2018 French Open

Tournament details
- Dates: 23–28 October
- Level: Super 750
- Total prize money: US$750,000
- Venue: Stade Pierre de Coubertin
- Location: Paris, France

Champions
- Men's singles: Chen Long
- Women's singles: Akane Yamaguchi
- Men's doubles: Han Chengkai Zhou Haodong
- Women's doubles: Mayu Matsumoto Wakana Nagahara
- Mixed doubles: Zheng Siwei Huang Yaqiong

= 2018 French Open (badminton) =

2018 badminton tournament in Paris

The 2018 French Open (officially known as the Yonex French Open 2018 for sponsorship reasons) was a badminton tournament which took place at Stade Pierre de Coubertin in Paris, France, from 23 to 28 October 2018 and had a total prize of $750,000.

==Tournament==
The 2018 French Open is the twenty-first tournament of the 2018 BWF World Tour and also part of the French Open championships, which had been held since 1909. This tournament is organized by French Badminton Federation and sanctioned by the BWF.

===Venue===
This international tournament was held at Stade Pierre de Coubertin in Paris, France.

===Point distribution===
Below is the point distribution table for each phase of the tournament based on the BWF points system for the BWF World Tour Super 750 event.

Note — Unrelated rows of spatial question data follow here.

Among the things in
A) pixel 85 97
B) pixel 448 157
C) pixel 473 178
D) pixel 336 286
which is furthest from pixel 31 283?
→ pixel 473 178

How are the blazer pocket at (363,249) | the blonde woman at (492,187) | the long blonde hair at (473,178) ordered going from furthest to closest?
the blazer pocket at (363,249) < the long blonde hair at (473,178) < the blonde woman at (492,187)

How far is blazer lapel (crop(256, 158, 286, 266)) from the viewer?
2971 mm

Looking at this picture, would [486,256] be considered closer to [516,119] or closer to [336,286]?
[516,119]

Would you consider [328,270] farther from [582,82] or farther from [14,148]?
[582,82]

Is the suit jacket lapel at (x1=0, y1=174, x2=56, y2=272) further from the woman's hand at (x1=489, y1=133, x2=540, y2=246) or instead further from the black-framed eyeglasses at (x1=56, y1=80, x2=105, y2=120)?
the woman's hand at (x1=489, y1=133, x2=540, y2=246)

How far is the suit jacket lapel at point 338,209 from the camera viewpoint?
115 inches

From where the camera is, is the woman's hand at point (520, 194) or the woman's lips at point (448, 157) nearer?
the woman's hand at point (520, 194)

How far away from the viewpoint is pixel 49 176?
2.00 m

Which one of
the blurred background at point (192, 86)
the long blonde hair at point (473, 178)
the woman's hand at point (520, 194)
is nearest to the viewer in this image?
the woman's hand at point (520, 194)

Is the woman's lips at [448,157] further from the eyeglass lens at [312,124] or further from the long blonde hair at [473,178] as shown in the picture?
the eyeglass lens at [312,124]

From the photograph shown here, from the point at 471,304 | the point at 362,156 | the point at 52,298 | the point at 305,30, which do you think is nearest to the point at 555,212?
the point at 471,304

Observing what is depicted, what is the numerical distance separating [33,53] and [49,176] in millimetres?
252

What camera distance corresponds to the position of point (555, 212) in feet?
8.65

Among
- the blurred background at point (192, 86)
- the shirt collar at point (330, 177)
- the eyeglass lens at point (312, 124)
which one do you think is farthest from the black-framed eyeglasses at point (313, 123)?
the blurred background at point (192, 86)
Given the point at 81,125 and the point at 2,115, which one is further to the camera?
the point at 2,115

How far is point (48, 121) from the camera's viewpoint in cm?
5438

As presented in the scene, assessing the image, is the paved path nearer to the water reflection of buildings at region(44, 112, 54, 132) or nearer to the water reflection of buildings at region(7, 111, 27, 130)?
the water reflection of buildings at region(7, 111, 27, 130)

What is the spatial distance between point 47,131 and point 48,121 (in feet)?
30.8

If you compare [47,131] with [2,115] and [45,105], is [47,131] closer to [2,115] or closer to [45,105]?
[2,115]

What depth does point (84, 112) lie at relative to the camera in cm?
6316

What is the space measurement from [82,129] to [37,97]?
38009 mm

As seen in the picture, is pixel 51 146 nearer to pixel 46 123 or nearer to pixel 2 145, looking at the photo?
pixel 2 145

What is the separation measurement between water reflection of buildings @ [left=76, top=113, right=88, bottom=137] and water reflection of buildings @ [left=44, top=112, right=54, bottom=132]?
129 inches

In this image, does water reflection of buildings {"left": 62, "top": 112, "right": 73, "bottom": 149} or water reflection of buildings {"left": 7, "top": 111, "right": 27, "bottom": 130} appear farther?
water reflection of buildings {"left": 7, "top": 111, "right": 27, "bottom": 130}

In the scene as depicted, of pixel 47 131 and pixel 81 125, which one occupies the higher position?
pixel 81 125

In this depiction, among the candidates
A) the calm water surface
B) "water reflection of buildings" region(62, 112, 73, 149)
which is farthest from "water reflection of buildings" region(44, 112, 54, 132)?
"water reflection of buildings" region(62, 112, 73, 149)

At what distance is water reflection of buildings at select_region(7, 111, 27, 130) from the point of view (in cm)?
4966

| Winner | Runner-up | 3/4 | 5/8 | 9/16 | 17/32 |
|---|---|---|---|---|---|
| 11,000 | 9,350 | 7,700 | 6,050 | 4,320 | 2,660 |

===Prize money===
The total prize money for this year's tournament was US$750,000. Distribution of prize money was in accordance with BWF regulations.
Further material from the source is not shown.